Eslhá7an was a permanent village, but many residents moved around the region seasonally to visit family connections and follow certain foods and resources. This seasonal movement was common amongst Coast Salish communities.

Eurocentric concepts of planning don’t completely align with Coast Salish Traditional Knowledge, but we can assume their communities considered some of the perennial planning issues when establishing settlements. If we consider Eslhá7an, we can make some inferences to understand why there might have been a permanent village there:

Water supply: Being situated at the mouth of Mosquito Creek, there would be access to fresh drinking water.

Food: Salmon were abundant in the creek, and there was other seafood like shellfish in the tidal mud flats.
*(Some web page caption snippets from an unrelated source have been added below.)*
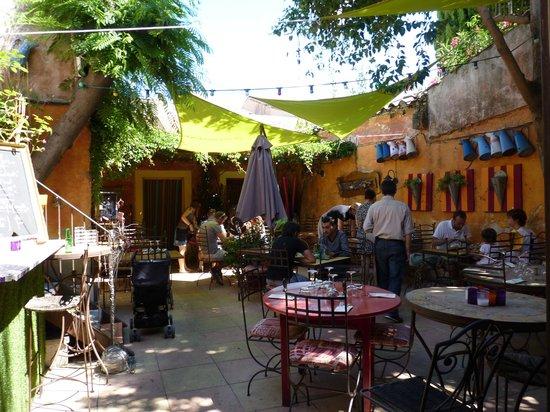 Le Café de Bouzigues : le patio terrasse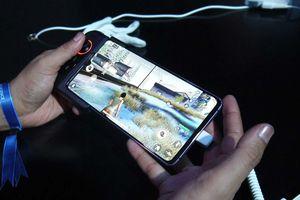 Huawei trình làng điện thoại chơi game cỡ khủng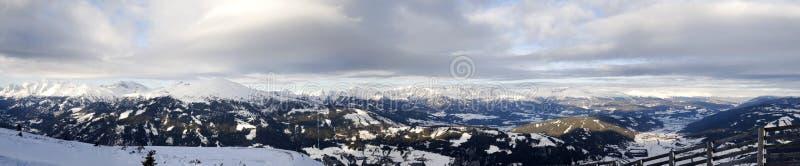 alpskatschbergpanorama arkivfoto
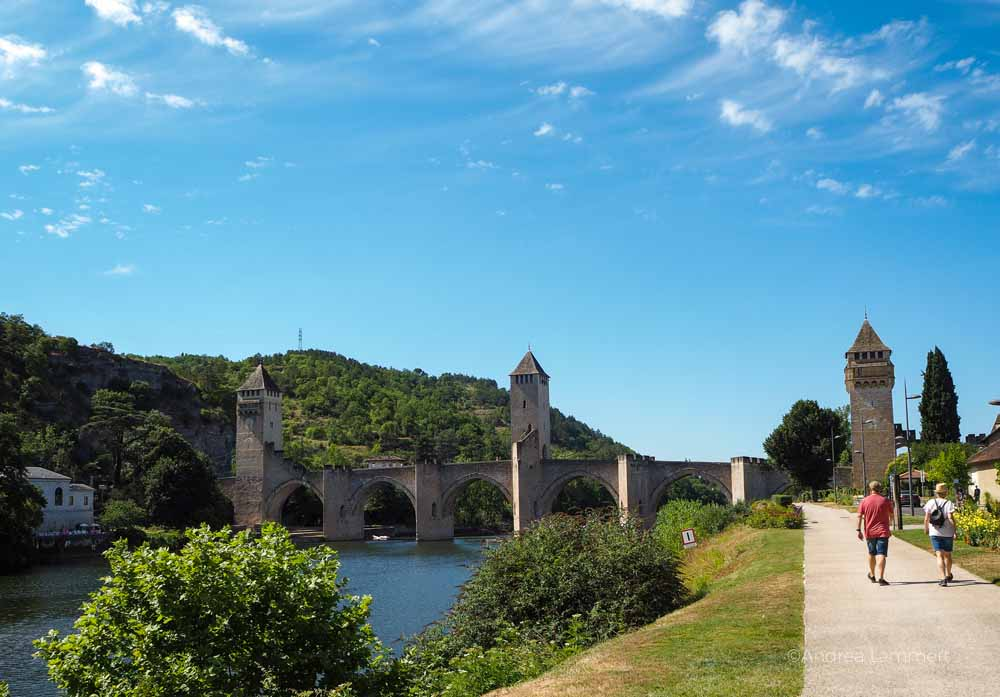 Die berühmte Brücke von Cahors. Frankreich, Fluss Lot, Sehenswürdigkeiten, Reiseführer, Tipps,
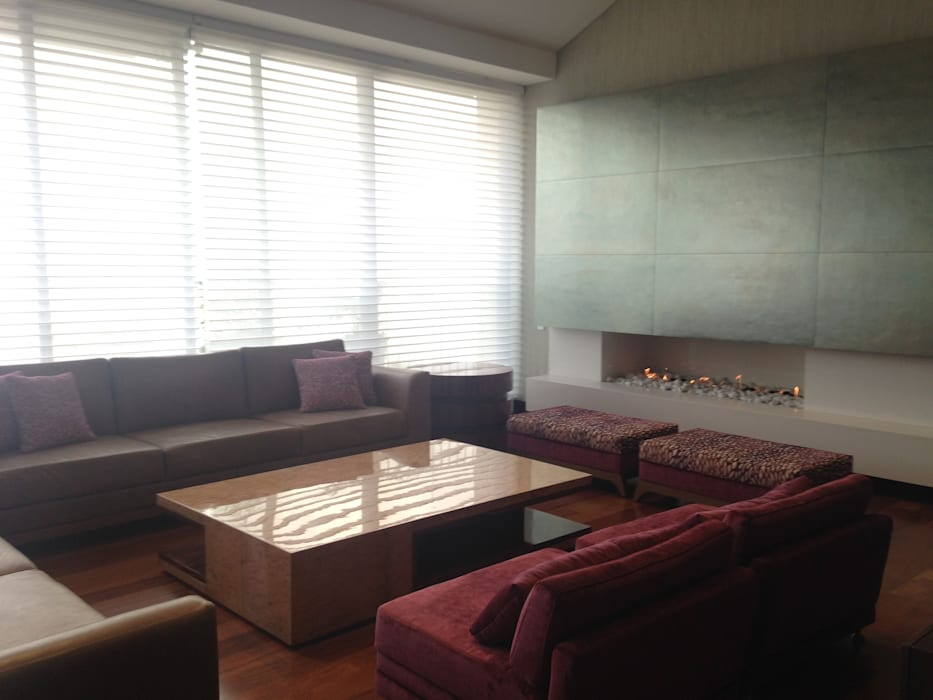 Sala: Bosque Verde Salas modernas de ARQUITECTURA Y DISEÑO CB Moderno Madera Acabado en madera
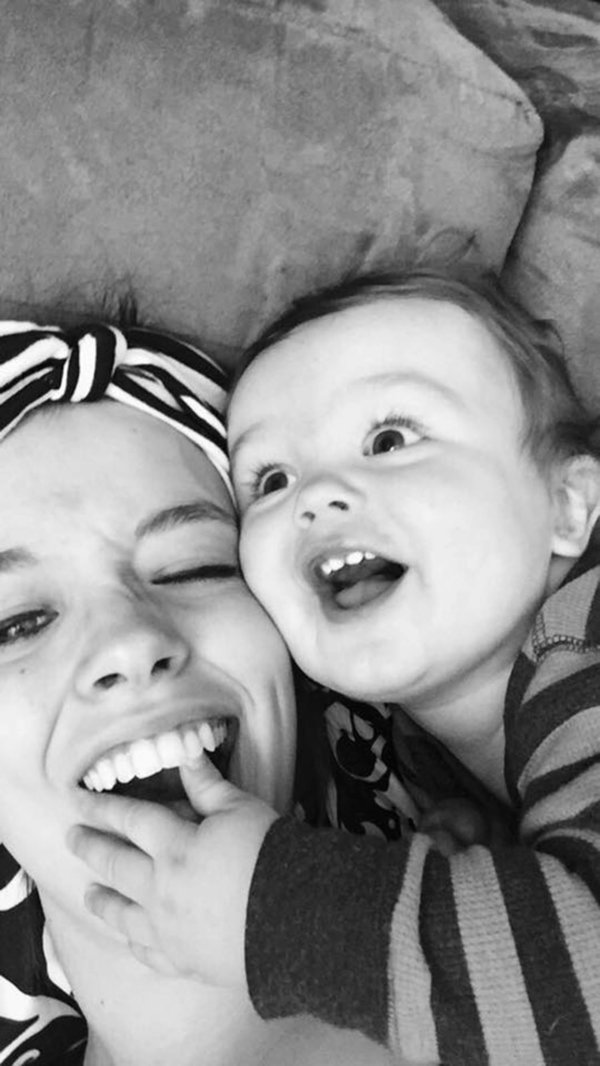 25 végtelenül őszinte szelfi, ami megmutatja, hogy milyen az igazi anyaság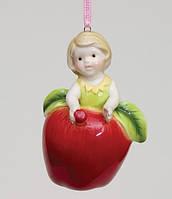 """Фарфоровый подвесной Колокольчик """"Девочка яблочко"""" Pavone CMS - 36/ 2"""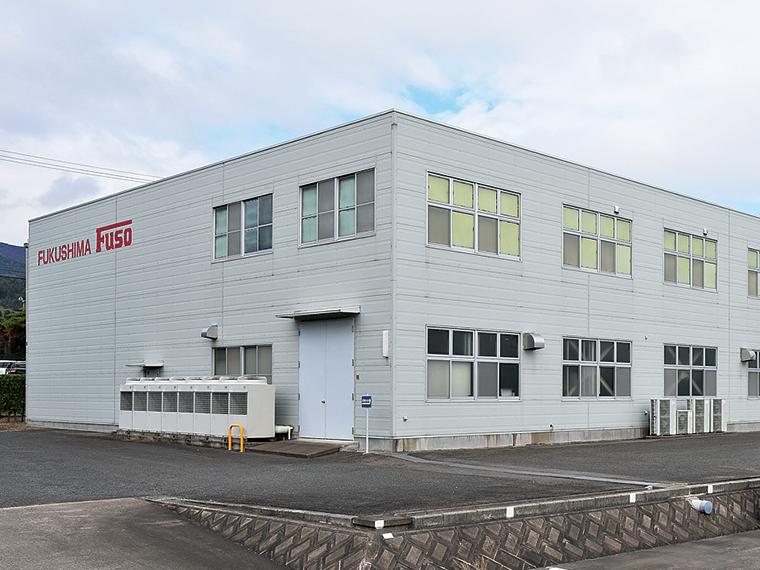 桑折工業団地内にある工場は、国道4号にも近く伊達市、福島市方面からの通勤にも便利な場所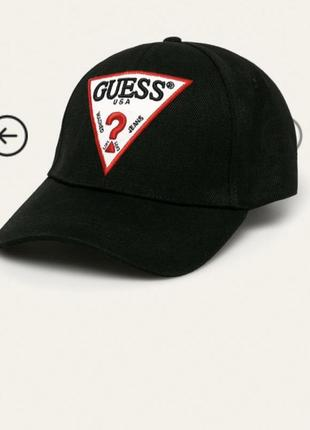 Кепка guess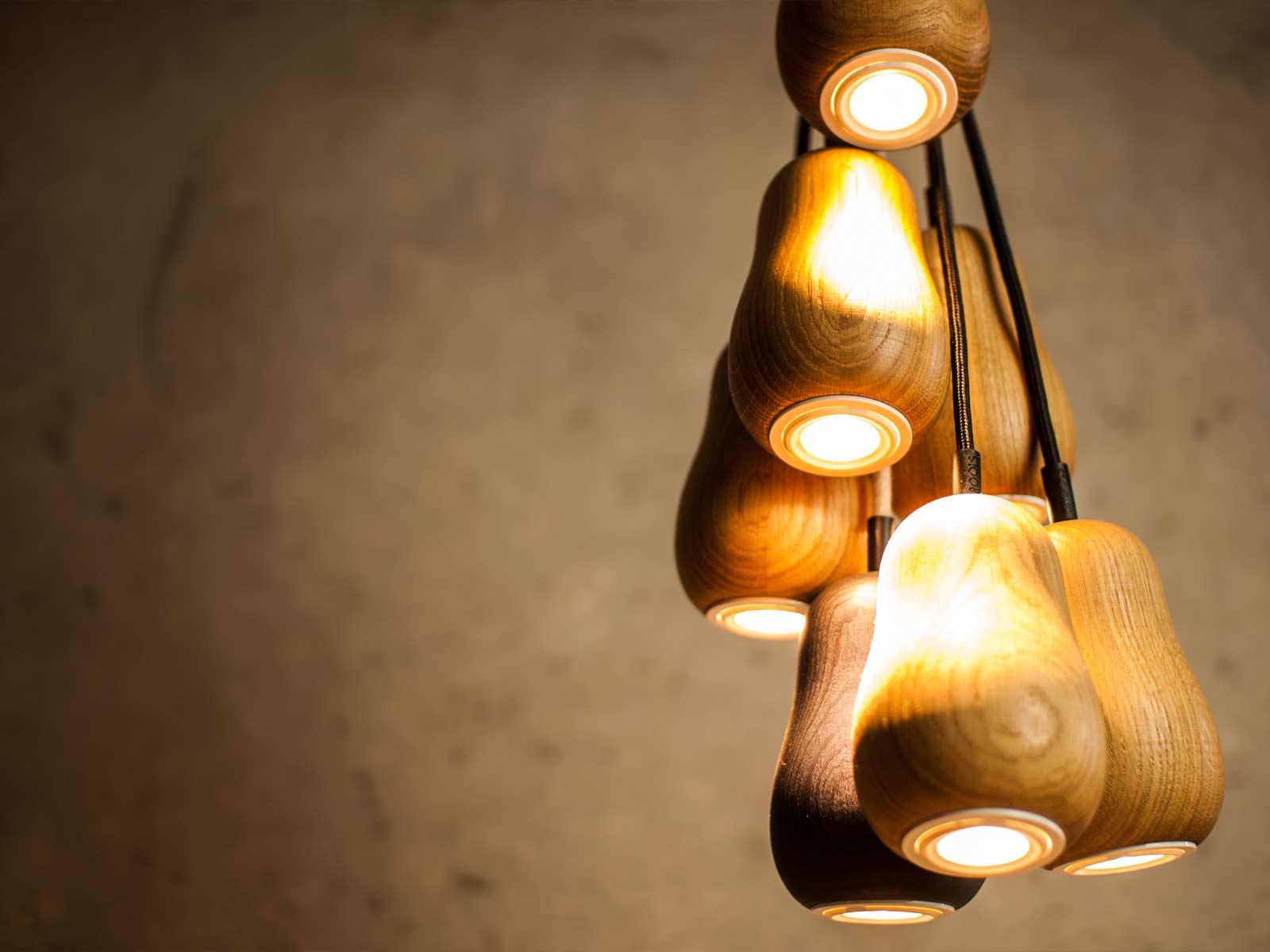 Подвесные светильники из дерева с минимум украшений - фото 5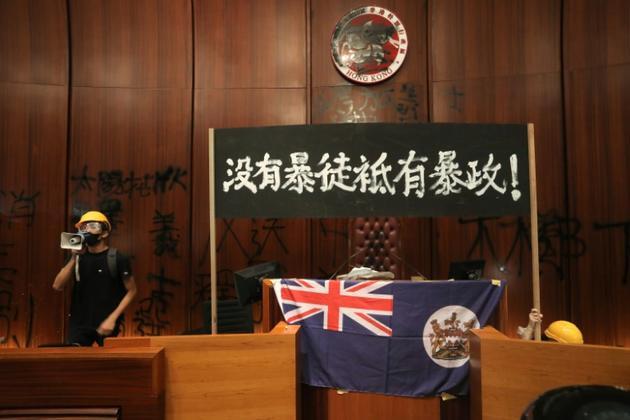 Le drapeau colonial britannique déployé à la tribune du Parlement de Hong Kong par des manifestants, le 1er juillet 2019<br />  [VIVEK PRAKASH / AFP/Archives]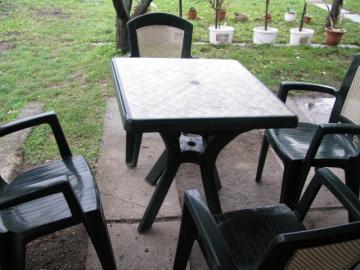 Plastové stoly a stoličky predám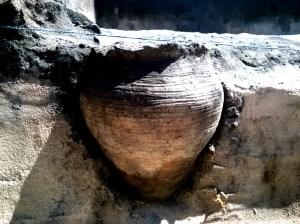 Świetnie zachowany gliniany garnek z ponadtysiącletnią polewką odkryty w Grodzisku Żmijowiska.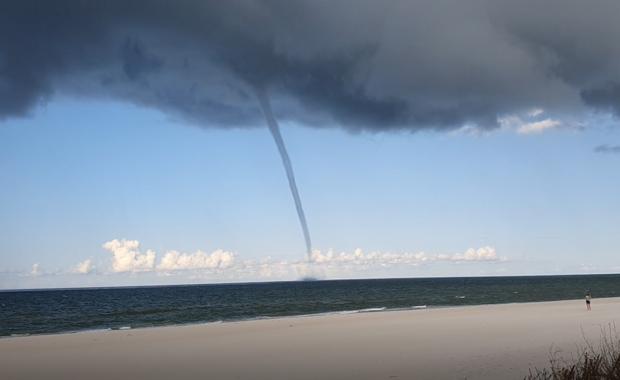 Trąba wodna nad Bałtykiem. Turyści uciekali z plaży [FILMY]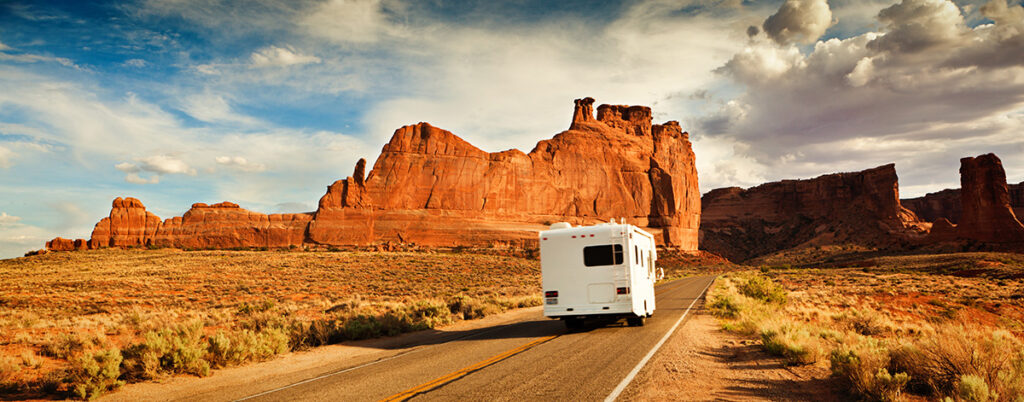 motor home travel with an rv to drive from ontario to arizona and utah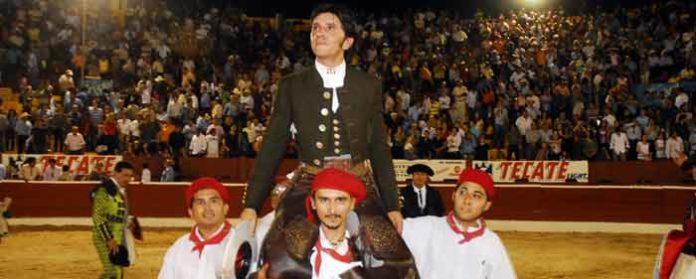 Diego Ventura, en la salida a hombros en Mérida (México).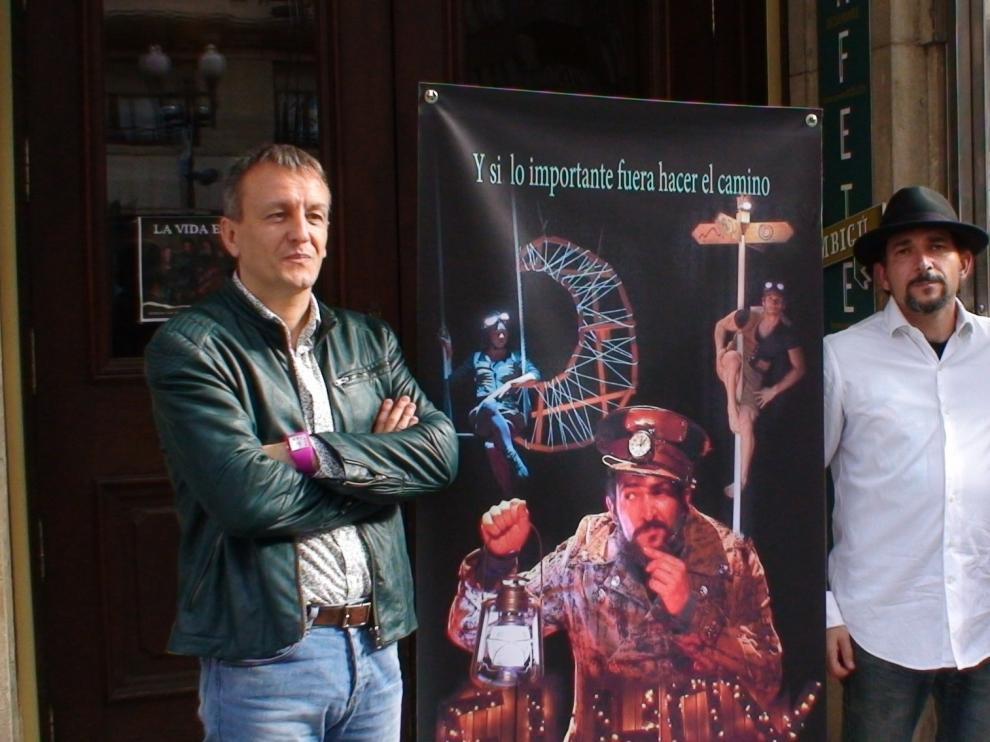 Fernando Rivarés, Mario Cosculluela  y Alberto Beltrán, junto a un cartel del espectáculo 'Elhoy'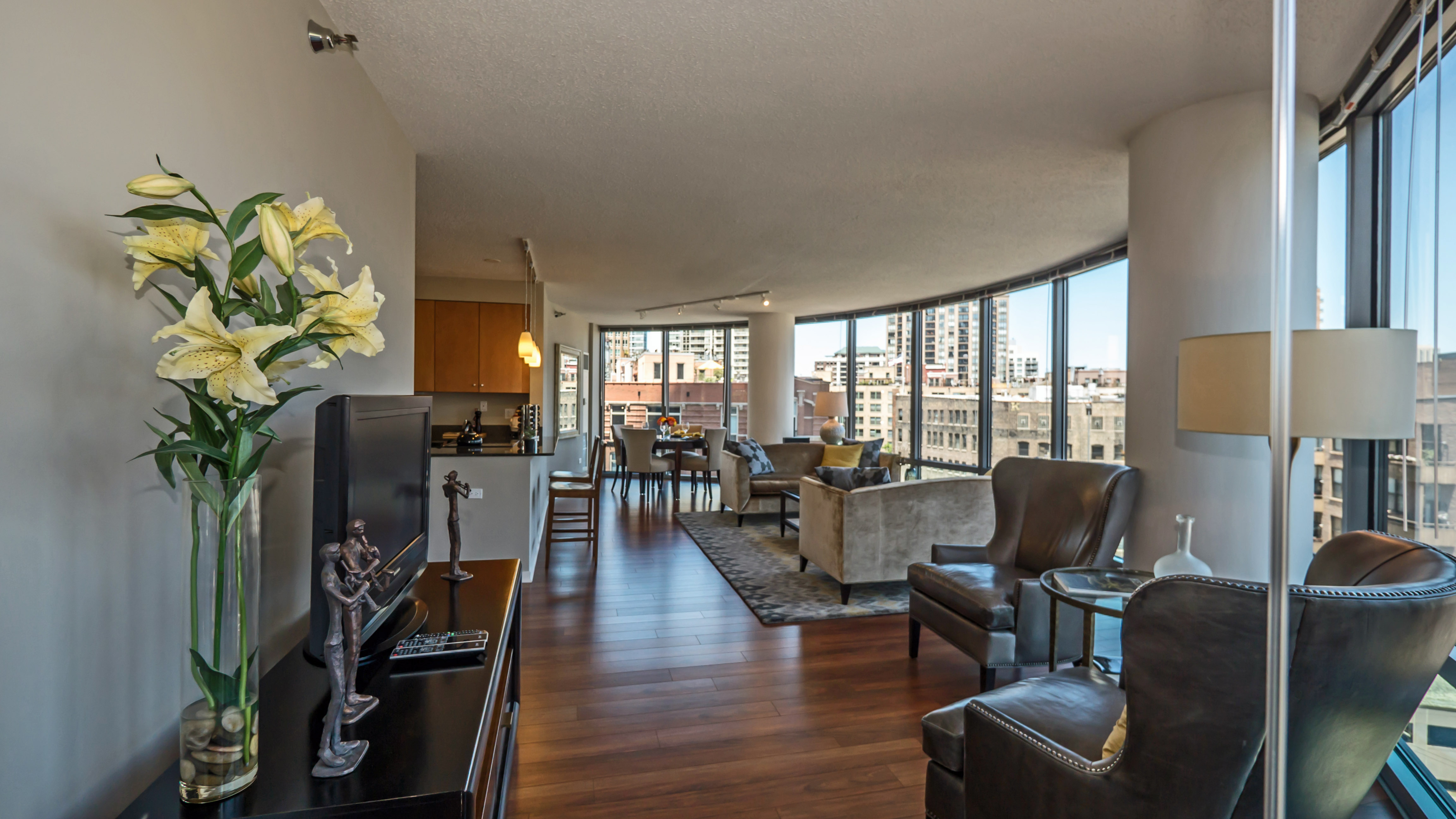 Kingsbury Plaza S Curvaceous Two Bedroom Apartments Yochicago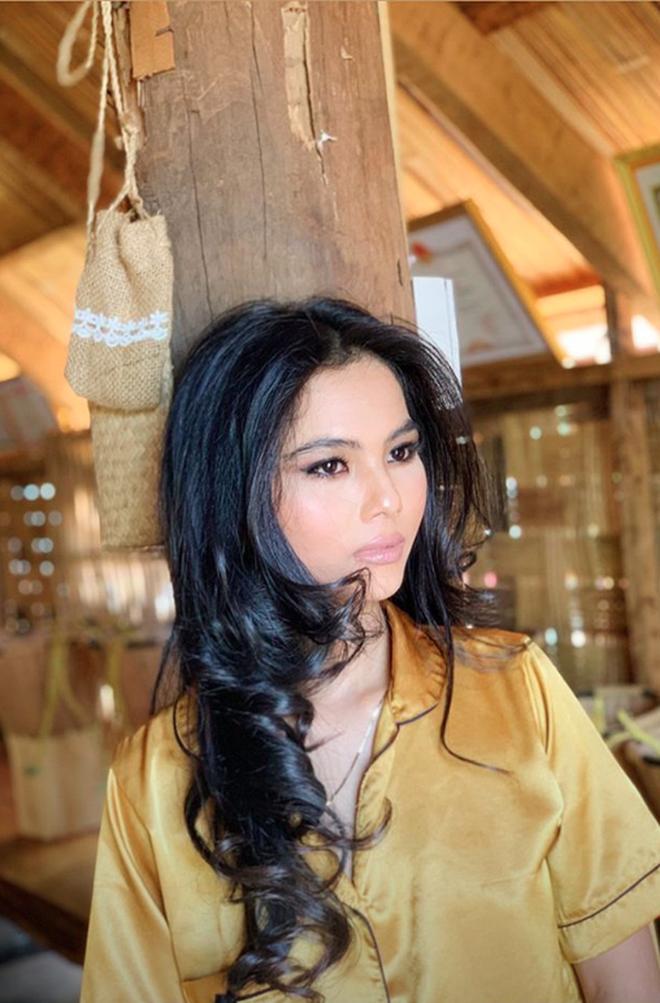 H'Hen Niê tiếp tục chứng minh gia đình có gen Hoa hậu: Cháu gái lớp 11 đã có nét sắc sảo, bất ngờ nhất là khi make up - Ảnh 4.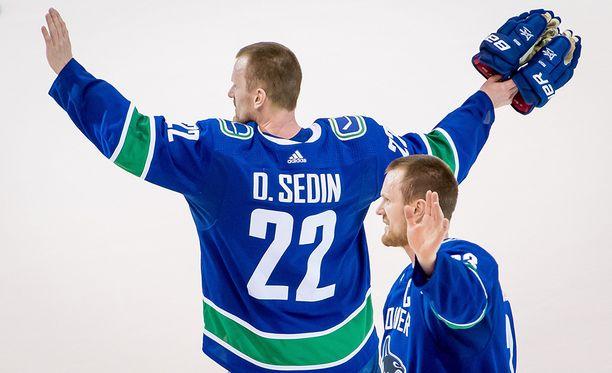 Daniel ja Henrik Sedin pelasivat 17 kautta Vancouver Canucksissa.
People would also go up into the mountains to hunt and gather plants and rocks. Some of these campsites are now protected archaeological areas.

Safety: Floods may have been less of a risk compared to communities along the floodplain of the Fraser River, so Eslhá7an would be suitable from a natural hazards perspective. Many Indigenous settlements across North America were fortified for safety from other people, but Coast Salish log and plank house villages were often unfortified. When visitors came, there was a system for asking permission to stay or gather resources.

Need for connection: While the buildings may have been more permanent, people often moved seasonally to other villages and sites, and people would visit them as well. The form and allocation of land uses would have been set up to facilitate this seasonal movement, as well as social and spiritual practices. 

Accommodating growth and change: Villages around the region ranged from dozens to hundreds, with some larger ones having over a thousand. Instead of using agriculture, they developed methods to preserve food, which sustained them through the seasons at such population densities. Coast Salish peoples used detailed Traditional Ecological Knowledge to survive on and preserve a vast territory for many generations. While colonial planning and development wouldn’t occur in Lower Lonsdale until the 1860s, there are documented interactions between the Squamish people and Europeans in the late 1700s. Colonists brought diseases like smallpox, which devastated the regional Indigenous population and beyond. This resulted in some surviving communities consolidating their settlements.

The City of Burnaby’s Indigenous History in Burnaby Resource Guide is a useful reference which has some applicable Indigenous history concepts across Metro Vancouver. It explains that geography is often more important than chronology for understanding Indigenous histories. They can be told through physical features of the landscape, as well as the resources that those places provide.

Oral Traditions have brought these histories to the present, explaining both the origins of places like Eslhá7an and the continuing rights and connections people have to it. The nearby X̱wemelch’stn housing project is an example of how Squamish people are reimagining the traditional longhouse living practices on their traditional territory.